L’histoire
Un anniversaire marquant est une belle excuse pour faire un grand cadeau. La S/T est le présent conçu par Porsche pour célébrer le 60e anniversaire de la 911 et pour satisfaire les fans de la 911. Mais il s’agit toutefois d’un cadeau coûteux, qui ne plaira pas à tout le monde et qui surtout, ne sera pas accessible à tout le monde. Même ceux qui la veulent. En effet, en référence à l’année de naissance de la 911, seulement 1963 voitures seront construites dans le monde entier. En France, son prix est de 308 976 euros (avant options).
Son nom est repris de la Porsche 911 S/T de première génération, une version de la 911 dotée d’un pack course vendu de 1969 à 1972. L’ensemble combinait le moteur de la 911 S (la plus grosse de l’époque) avec des pièces de la 911 T (la plus légère de l’époque), ainsi que des vitres en plexiglas et des panneaux de carrosserie allégés.
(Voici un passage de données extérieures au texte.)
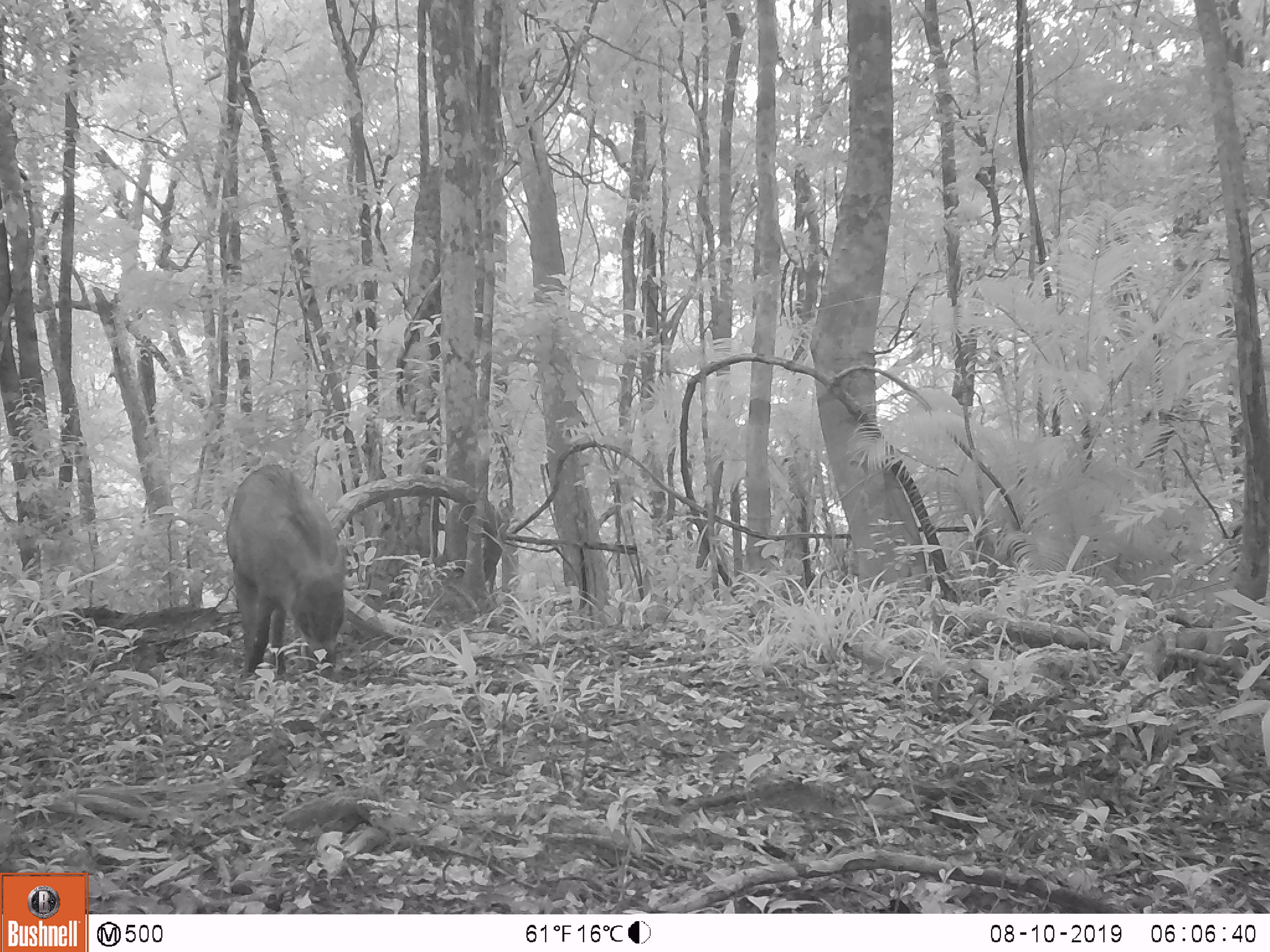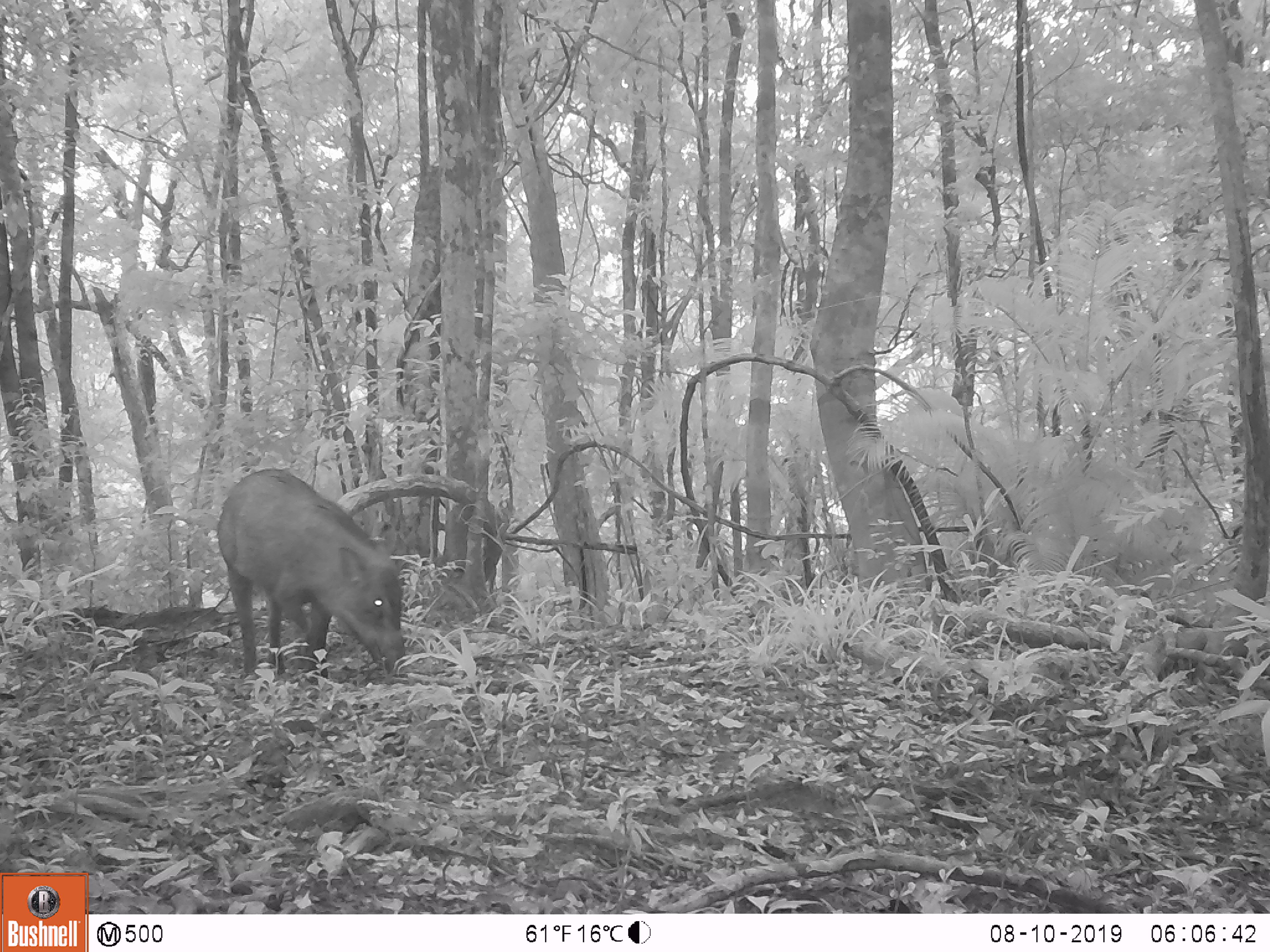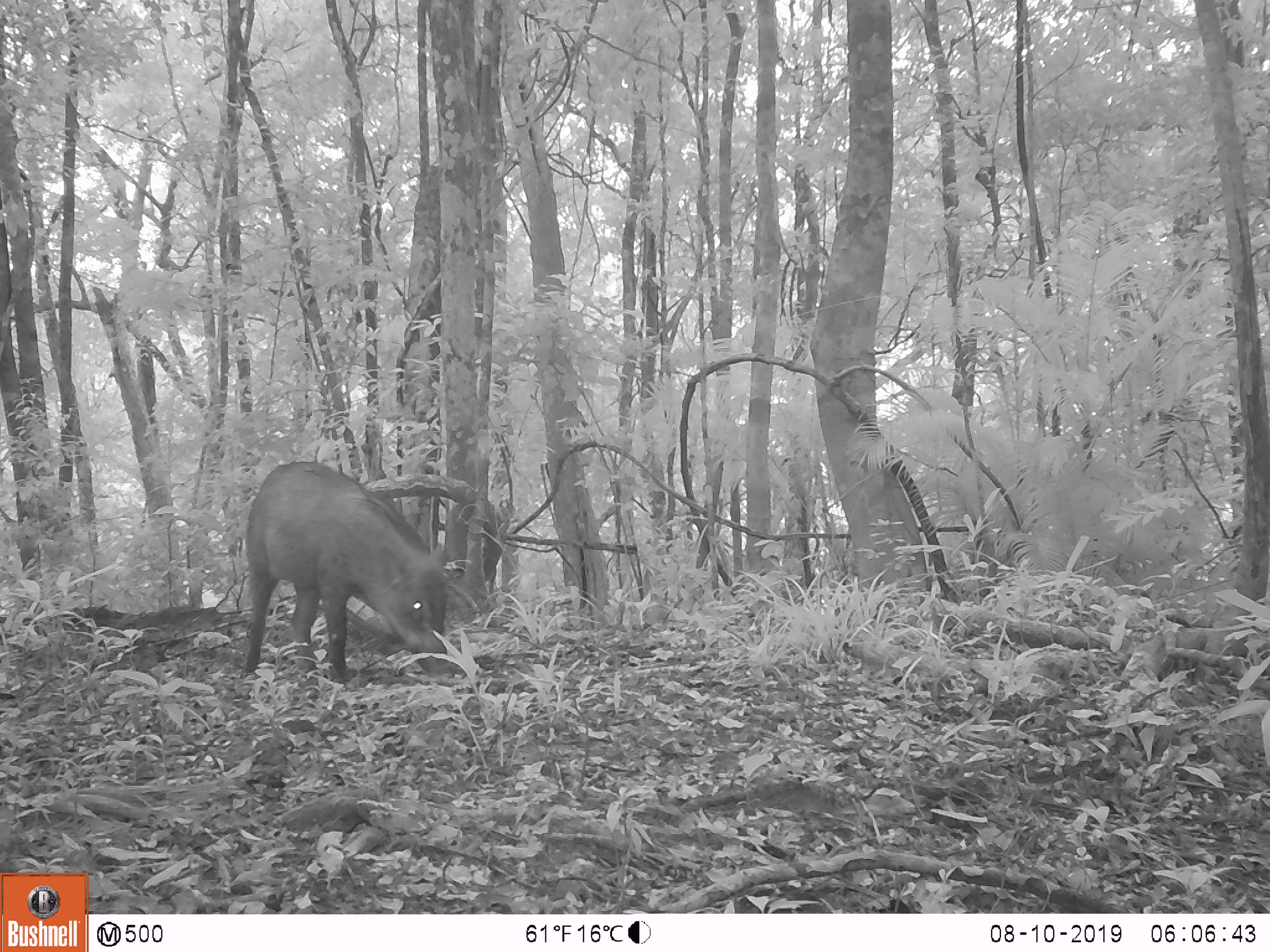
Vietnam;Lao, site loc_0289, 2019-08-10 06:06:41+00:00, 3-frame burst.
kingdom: Animalia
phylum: Chordata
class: Mammalia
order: Artiodactyla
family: Suidae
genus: Sus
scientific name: Sus scrofa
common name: eurasian wild pig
Eurasian wild pig (Sus scrofa). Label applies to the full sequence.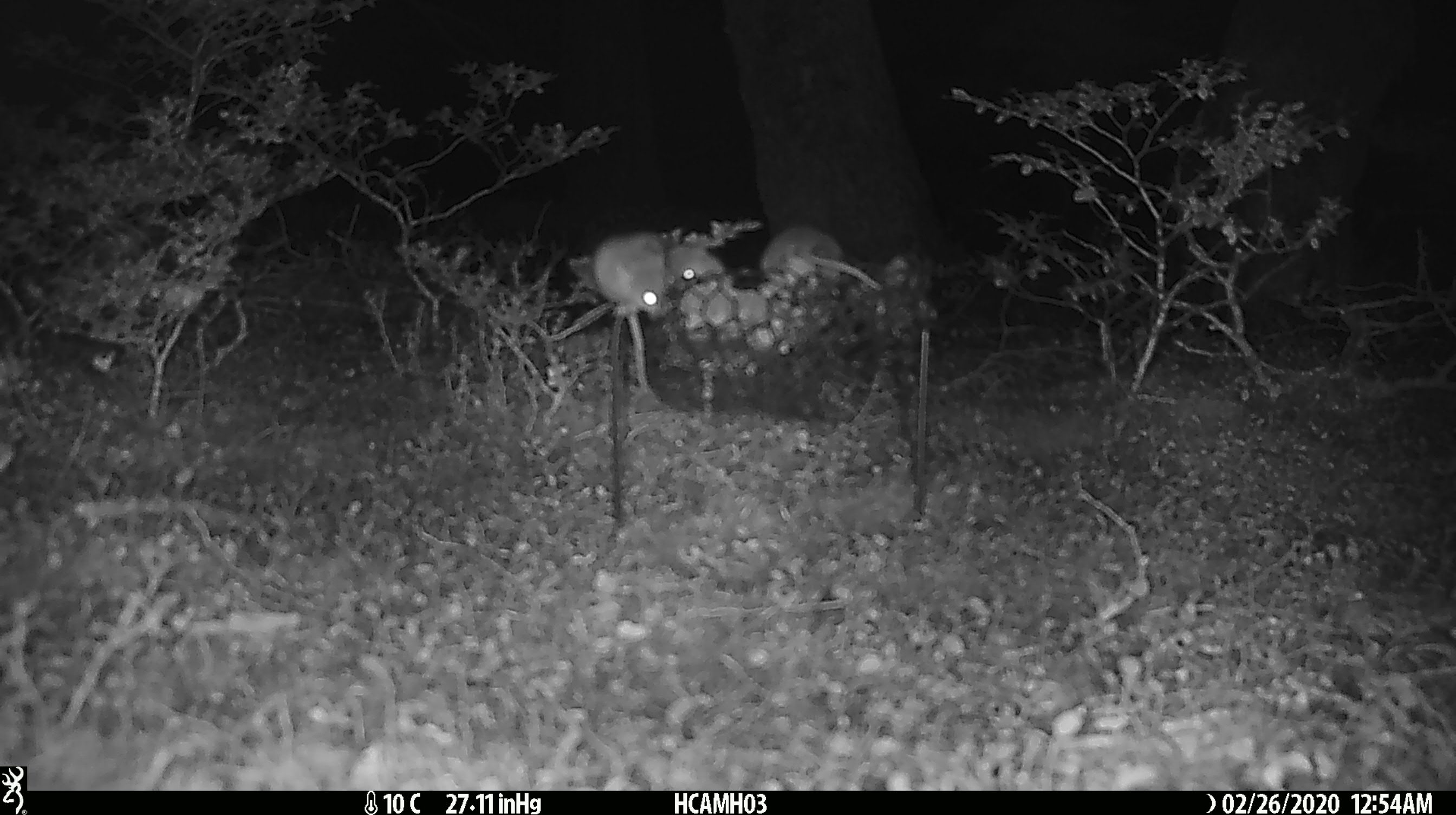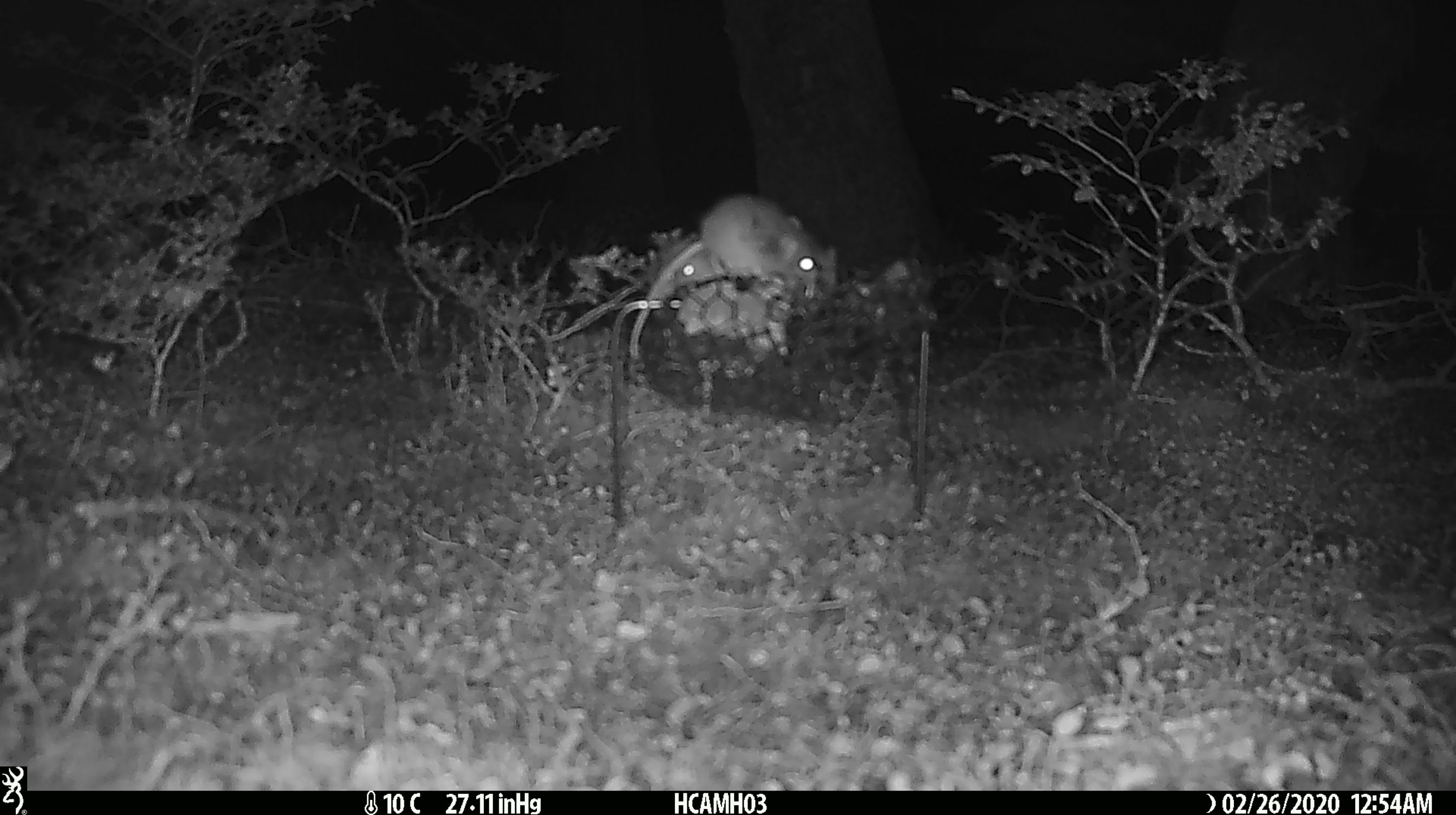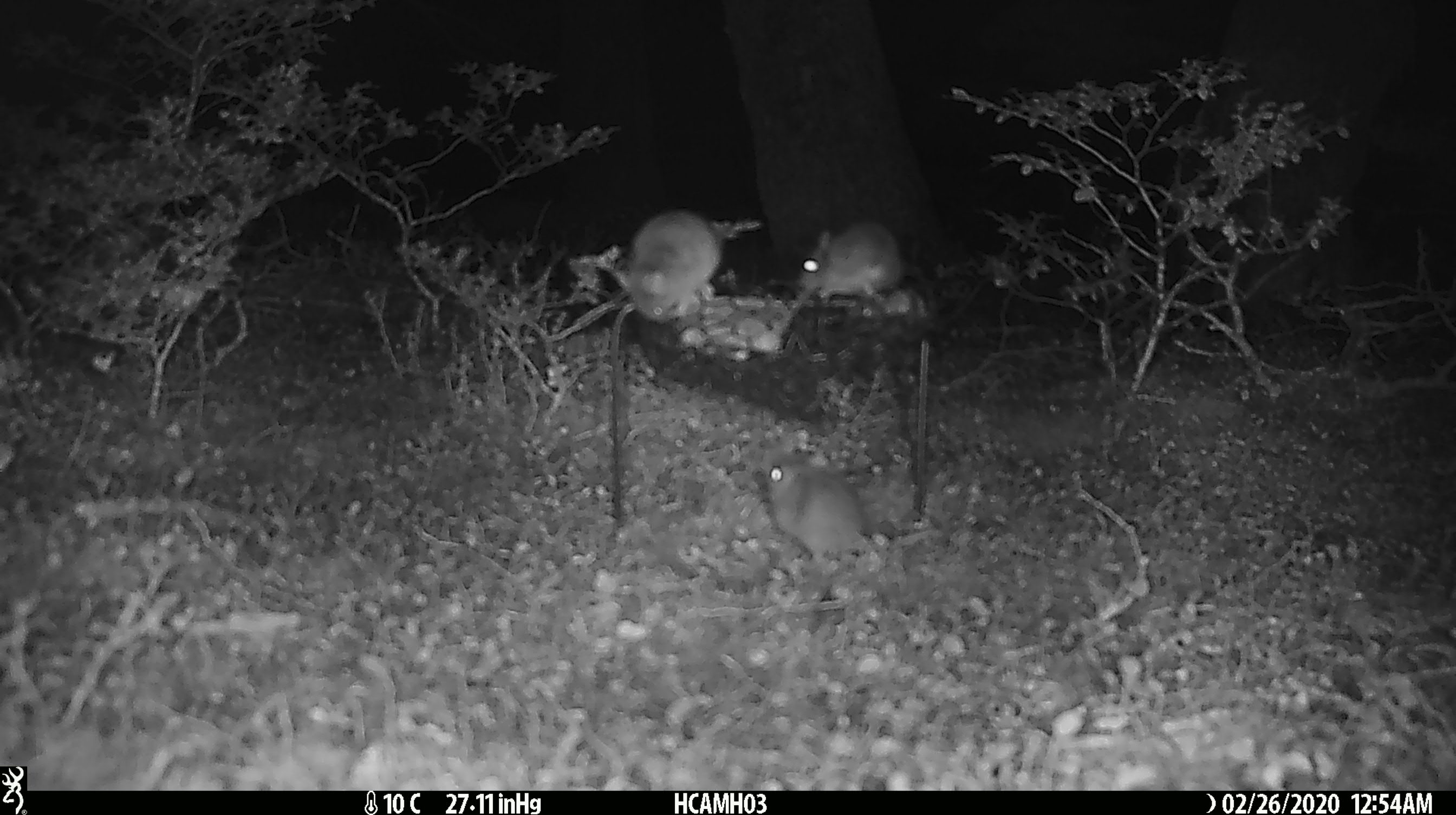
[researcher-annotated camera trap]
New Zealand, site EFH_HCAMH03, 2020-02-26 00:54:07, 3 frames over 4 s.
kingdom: Animalia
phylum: Chordata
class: Mammalia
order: Rodentia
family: Muridae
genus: Mus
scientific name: Mus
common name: mouse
Mouse (Mus).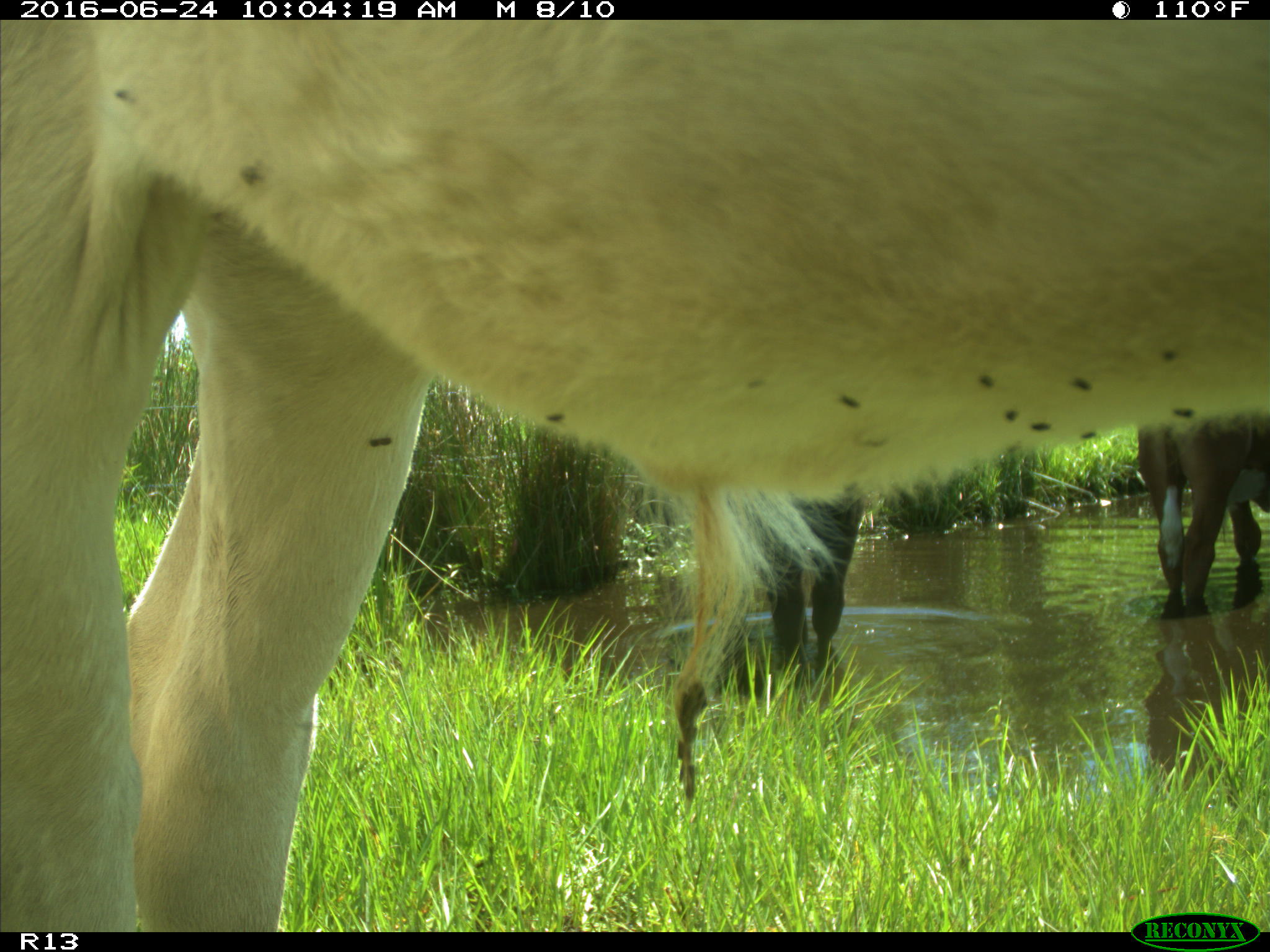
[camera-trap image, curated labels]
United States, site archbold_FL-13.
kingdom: Animalia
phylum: Chordata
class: Mammalia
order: Artiodactyla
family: Bovidae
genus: Bos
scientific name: Bos taurus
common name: domestic cow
Plusieurs 911 équipées du pack S/T ont participé à des courses sur circuit, des rallyes et des courses de côte. La 911 S/T était, à bien des égards, le précurseur de la Carrera RS de 2,7 litres, devenue aujourd’hui un mythe.
La nouvelle Porsche 911 S/T a une philosophie assez similaire : elle prend pour base la 911 GT3 Touring, relativement légère et dépourvue d’ailerons, et y ajoute le moteur de la nouvelle 911 GT3 RS. Cependant, fait inédit, elle l’associe à une boîte de vitesses manuelle. Avec ses 1380 kg, il s’agit de la 911 Type 992 la plus légère (à sec, cela donne 1270 kg) car elle est environ 38 kg plus légère qu’une 911 GT3 Touring à boîte manuelle dans sa version la plus légère possible.
Conçue pour la route
Contrairement à la S/T originale, cependant, elle n’est pas destinée à aller sur circuit. Elle est conçue pour être amusante à des vitesses routières et Porsche n’a pas l’intention d’enregistrer un chrono sur le Nürburgring (même si selon certains, elle a signé des temps fulgurants sur les circuits visités au cours de son développement).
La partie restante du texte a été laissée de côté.